Elastically scattered light from tissue carries morphological and spectroscopic information that can be used to assess tissue health. A variety of optical techniques have been developed that use singly scattered light (light scattering spectroscopy) [1,2] or diffuse light (elastic scattering spectroscopy, also known as diffuse reflectance spectroscopy) [3,4] for effective identification of precancerous and cancerous growths in the epithelial layer of tissue where the majority of human cancers originate. As another “optical biopsy” technique, angle-resolved low coherence interferometry (a/LCI) combines the sizing capability of angular light scattering with the depth resolution of optical coherence tomography (OCT) to obtain quantitative morphological and optical information about the biological scatterers from epithelial and subepithelial layers, and it has been effectively applied to diagnose intraepithelial neoplasia . To enable clinical applications of this technique, previous a/LCI systems have employed Fourier-domain low coherence interferometry to reduce data acquisition time. The incorporation of a fiber bundle further improves system speed by parallel detection and makes possible the endoscopic application of the technique .

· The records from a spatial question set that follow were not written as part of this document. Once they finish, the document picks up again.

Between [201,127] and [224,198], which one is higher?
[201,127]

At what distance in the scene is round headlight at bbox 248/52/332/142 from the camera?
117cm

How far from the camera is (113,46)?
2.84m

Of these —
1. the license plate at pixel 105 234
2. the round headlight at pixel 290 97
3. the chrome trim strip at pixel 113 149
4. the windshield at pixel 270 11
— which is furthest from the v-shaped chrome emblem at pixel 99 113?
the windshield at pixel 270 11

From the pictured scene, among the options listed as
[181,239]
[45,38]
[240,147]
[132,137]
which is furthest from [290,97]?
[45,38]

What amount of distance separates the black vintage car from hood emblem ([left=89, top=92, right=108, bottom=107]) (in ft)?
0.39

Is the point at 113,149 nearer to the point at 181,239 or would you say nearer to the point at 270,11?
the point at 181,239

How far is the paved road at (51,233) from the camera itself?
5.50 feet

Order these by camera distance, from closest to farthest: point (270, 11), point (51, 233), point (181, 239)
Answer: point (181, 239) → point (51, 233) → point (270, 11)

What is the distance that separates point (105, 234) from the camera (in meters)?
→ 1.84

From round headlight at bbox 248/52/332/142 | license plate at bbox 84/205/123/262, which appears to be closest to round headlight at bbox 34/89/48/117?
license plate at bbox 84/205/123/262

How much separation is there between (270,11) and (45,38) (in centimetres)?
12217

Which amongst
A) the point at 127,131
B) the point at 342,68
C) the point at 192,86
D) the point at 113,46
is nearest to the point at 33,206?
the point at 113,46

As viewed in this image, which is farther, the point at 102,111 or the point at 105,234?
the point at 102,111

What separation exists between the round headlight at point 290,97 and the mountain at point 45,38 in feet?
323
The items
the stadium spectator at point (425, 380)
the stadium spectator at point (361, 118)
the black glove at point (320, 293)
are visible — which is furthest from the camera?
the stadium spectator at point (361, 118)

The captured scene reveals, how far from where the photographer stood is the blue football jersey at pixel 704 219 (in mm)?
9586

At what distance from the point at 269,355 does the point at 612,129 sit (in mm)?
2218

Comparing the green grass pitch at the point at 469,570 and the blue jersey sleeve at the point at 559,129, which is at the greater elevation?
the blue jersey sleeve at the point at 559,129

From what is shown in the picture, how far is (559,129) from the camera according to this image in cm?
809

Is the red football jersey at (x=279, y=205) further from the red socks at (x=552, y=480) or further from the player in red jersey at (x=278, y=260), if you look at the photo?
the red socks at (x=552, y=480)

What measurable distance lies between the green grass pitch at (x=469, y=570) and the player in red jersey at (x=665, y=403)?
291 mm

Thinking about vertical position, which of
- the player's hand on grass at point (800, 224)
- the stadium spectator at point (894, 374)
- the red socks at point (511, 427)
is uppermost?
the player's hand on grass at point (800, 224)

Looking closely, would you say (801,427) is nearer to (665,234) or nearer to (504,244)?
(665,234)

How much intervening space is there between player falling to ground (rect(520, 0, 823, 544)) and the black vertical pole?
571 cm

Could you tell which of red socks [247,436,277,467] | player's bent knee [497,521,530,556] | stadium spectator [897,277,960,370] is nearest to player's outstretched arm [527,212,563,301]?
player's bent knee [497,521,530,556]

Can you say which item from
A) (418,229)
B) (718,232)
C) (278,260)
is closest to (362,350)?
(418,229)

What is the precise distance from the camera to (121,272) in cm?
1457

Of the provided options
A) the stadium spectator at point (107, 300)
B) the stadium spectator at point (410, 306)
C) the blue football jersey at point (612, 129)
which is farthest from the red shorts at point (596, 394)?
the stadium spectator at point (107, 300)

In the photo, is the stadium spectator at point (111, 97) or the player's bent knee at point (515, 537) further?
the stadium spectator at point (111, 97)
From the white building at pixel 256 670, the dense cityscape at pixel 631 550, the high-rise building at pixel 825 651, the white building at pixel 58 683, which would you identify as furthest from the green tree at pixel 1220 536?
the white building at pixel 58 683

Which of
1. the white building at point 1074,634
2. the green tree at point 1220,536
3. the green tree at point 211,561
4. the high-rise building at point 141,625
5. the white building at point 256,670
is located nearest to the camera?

In this Letter, we present an implementation of Fourier-domain a/LCI by the use of a scanning fiber probe to collect the angular scattering from the sample. Unlike the fiber-bundle-based probe, whose length and cost may be subject to manufacturing capability, the proposed probe is not restricted by length and has the potential of reduced cost. More importantly, the single-mode fiber-based configuration maximizes its compatibility with standard OCT systems, which permits the a/LCI system to directly incorporate the many hardware and software platforms already developed for OCT.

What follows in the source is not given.